Friday, January 11, 2013

TOP STORY >> Carter: Watch Medicaid spending

By JOHN HOFHEIMER 
Leader senior staff writer

In many respects, Arkansas should be the envy of other states, with a balanced budget, and a $300 million surplus soon to grow to $700 million, House Speaker Davy Carter of Cabot told a full house at the Clinton School of Pubic Service at noon Friday.

Carter, the first Republican House speaker since 1871, summed up what he said was the biggest challenge facing the state — whether or not it could afford to expand its Medicaid coverage without draining the state budget.

Carter, who has just resigned as the division president of Centennial Bank in Cabot, said he hoped to build a cross-the-aisle coalition with Democrats to move the state forward, cooperating in a way not fashionable these days in Washington.

He said he re-signed from the bank to devote 110 percent of his time to his job as speaker, and brushed aside the suggestion that he is running for the Republican nomination as governor.

“Some day, Gov.
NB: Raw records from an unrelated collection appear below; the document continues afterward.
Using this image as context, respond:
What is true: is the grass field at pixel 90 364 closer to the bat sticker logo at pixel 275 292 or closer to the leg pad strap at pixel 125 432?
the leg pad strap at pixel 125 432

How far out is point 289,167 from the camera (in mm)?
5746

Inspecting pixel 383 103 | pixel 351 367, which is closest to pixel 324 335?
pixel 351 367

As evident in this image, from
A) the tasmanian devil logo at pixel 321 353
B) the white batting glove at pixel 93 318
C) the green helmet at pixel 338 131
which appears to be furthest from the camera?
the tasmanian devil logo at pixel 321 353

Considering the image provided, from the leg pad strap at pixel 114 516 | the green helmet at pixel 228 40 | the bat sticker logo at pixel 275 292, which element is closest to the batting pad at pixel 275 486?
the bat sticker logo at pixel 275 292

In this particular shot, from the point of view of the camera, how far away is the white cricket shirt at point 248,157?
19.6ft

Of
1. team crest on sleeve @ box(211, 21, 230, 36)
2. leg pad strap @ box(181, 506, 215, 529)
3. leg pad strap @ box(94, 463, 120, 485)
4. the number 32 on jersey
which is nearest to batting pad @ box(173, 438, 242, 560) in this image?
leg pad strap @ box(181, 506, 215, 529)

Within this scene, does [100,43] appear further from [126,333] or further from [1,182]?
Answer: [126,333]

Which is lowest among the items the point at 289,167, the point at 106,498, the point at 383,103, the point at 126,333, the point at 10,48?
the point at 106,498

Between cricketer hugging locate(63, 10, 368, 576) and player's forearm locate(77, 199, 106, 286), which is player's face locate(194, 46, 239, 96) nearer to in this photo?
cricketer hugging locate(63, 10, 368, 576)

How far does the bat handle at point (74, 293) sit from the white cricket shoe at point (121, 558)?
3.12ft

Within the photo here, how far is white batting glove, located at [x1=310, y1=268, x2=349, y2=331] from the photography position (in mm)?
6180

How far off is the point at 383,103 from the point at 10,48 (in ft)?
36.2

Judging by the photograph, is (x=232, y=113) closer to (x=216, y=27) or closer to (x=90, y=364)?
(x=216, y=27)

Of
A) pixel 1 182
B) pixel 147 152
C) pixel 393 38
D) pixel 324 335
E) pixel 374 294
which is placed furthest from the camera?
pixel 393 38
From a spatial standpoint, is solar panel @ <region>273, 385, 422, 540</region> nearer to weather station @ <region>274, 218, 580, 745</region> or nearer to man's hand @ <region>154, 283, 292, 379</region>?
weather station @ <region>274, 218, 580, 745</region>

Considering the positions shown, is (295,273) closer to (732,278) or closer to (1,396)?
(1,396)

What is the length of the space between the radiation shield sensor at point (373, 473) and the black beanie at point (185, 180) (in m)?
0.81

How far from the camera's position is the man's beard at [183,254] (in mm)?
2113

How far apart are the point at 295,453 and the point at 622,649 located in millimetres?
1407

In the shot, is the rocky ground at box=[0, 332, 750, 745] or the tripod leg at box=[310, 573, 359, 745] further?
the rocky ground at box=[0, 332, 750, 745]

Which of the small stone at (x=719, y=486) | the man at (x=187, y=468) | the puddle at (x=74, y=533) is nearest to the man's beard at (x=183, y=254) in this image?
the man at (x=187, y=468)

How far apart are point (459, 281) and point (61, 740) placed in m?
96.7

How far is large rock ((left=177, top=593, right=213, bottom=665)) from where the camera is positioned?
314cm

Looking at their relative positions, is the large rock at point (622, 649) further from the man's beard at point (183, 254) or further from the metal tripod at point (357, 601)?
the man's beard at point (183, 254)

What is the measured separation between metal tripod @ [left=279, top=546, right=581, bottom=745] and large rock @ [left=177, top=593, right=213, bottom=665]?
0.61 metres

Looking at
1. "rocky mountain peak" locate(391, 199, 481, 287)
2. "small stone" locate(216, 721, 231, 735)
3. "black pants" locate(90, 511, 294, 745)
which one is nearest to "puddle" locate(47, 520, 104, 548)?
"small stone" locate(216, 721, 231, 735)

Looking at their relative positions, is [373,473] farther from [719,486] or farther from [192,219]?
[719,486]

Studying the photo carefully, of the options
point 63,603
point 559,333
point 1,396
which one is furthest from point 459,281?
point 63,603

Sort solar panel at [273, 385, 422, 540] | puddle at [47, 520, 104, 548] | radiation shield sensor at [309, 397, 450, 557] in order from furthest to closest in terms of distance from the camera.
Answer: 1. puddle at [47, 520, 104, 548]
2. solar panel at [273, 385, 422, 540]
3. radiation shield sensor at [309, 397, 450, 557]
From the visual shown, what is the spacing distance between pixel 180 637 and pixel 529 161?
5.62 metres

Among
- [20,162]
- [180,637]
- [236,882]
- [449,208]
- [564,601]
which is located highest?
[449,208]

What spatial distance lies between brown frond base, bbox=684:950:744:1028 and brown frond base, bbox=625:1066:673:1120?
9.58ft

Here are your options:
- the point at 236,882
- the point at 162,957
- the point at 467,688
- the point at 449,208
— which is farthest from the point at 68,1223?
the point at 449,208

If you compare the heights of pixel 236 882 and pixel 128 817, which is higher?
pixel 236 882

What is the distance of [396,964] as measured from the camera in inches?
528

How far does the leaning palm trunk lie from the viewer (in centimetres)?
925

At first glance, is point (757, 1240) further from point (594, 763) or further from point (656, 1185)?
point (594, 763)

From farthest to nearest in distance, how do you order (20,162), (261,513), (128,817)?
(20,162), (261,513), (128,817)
Beebe will go down as one of the best, if not the best, governor in state history,” he said.

Carter said the state has many challenges, including improving education and infrastructure. But he feared that if the state adopted the new Medicaid track B, which he said would add more than 200,000 people to the state’s Medicaid rolls, there would not be enough money to address those other issues.

He said it was not a good thing that 35 percent of the people in the state are sufficiently poor as to qualify for Medicaid.

“I don’t have a monopoly on good ideas,” he said, adding that legislators would have to study the financial implications of adding to the Medicaid rolls.

The federal government would pay the additional costs at first, but that would be phased out, he said.

“We need to allocate capital to the areas of need that we want to see changed, but there is a finite amount of capital,” Carter said.

Policy makers will have to make hard choices about allocations to education and infrastructure, and with the General Assembly about to start up, “the time is getting closer,” he said.

In visiting with different people and groups around the state, “the conversation has always ended up with Medicaid.”

“What we do will affect everything,” he added. “I expect vigorous policy debates.”

“We will be accountable, we will be responsible and we will be receptive,” he said.

Carter said he loved Arkansas, citing its diversity in people, geography and economics.

“Arkansas is open for business,” he said.

In response to a question, Carter said the current term-limit law needs to be revisited.

“To elect someone in November and expect them to be an expert on all things by January is wrong,” he said. Carter says term limits are a good idea, but they need to be longer.